Texto original>
※

Por Manuel Vicent |
Si por la mañana te despiertan los pájaros y al abrir los ojos desde tu habitación ves el mar; si en el momento de saltar de la cama toda la casa huele ya a café y a tostadas de pan candeal; si al desperezarte como un gato no te cruje ningún hueso y sientes el cuerpo bien macerado por un sueño agradable que ni siquiera recuerdas, considera que el día empieza muy bien.
Si después del desayuno te das un baño en la playa desierta y luego en la terraza del bar en el pueblo a la sombra de los plátanos compartes una tertulia con amigos en que no se habla de política y ni de enfermedades, sino de las cosas simples de la vida, de experiencias, de proyectos, de recuerdos, este placer será acrecentado si al final te das una vuelta por el mercado de frutas y verduras, y en el puesto de confianza compras lo que te pidan los ojos, brevas, melocotones, cerezas.
A la hora del almuerzo nunca te sientes a la mesa con alguien que te caiga mal. Recuerda que para una buena digestión serán más importantes que la comida los comensales que te acompañen. Las risas son muy digestivas. Por lo demás come poco y hazlo despacio.
La canícula requiere una buena siesta con sonido de chicharras. Procura hacerla en una penumbra de maderas entornadas, con una brisa que infle los visillos y trasmita un aroma a alcanfor y membrillo.
Mientras las horas siguen su camino hay un tiempo a media tarde para la música y la lectura, pero es imprescindible que la puesta de sol te sorprenda ante una copa en un bareto junto al mar donde suene el swing de Cole Porter.
Sería ideal que encontraras algún amigo esteta con quien hablar, por ejemplo, de los prerrafaelistas para merecer que el sol al fundirse en el horizonte os regale el rayo verde. Tampoco importa. Ahora queda toda la noche para contemplar tumbado las vagas estrellas y esperar que ese milagro se produzca mañana.

※

Extracto de datos>
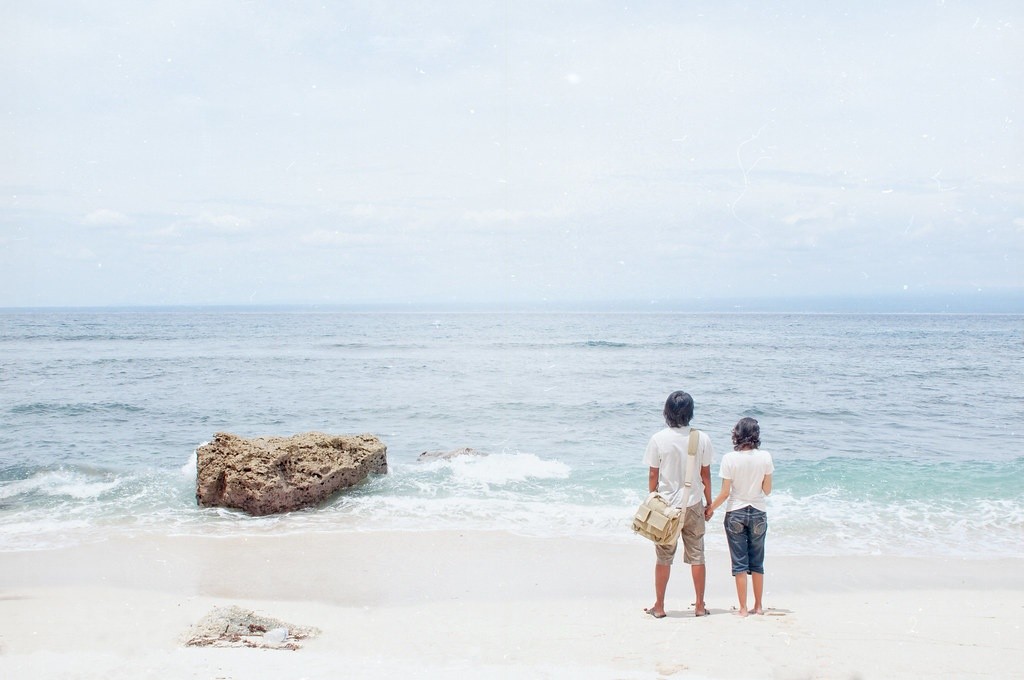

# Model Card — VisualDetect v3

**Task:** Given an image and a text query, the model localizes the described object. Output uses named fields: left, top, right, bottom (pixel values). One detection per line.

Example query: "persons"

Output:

※

Ejercicio> Según el texto original, ¿qué música debe sonar en el bareto junto al mar donde te sorprende la puesta de sol?

Respuesta> El swing de Cole Porter.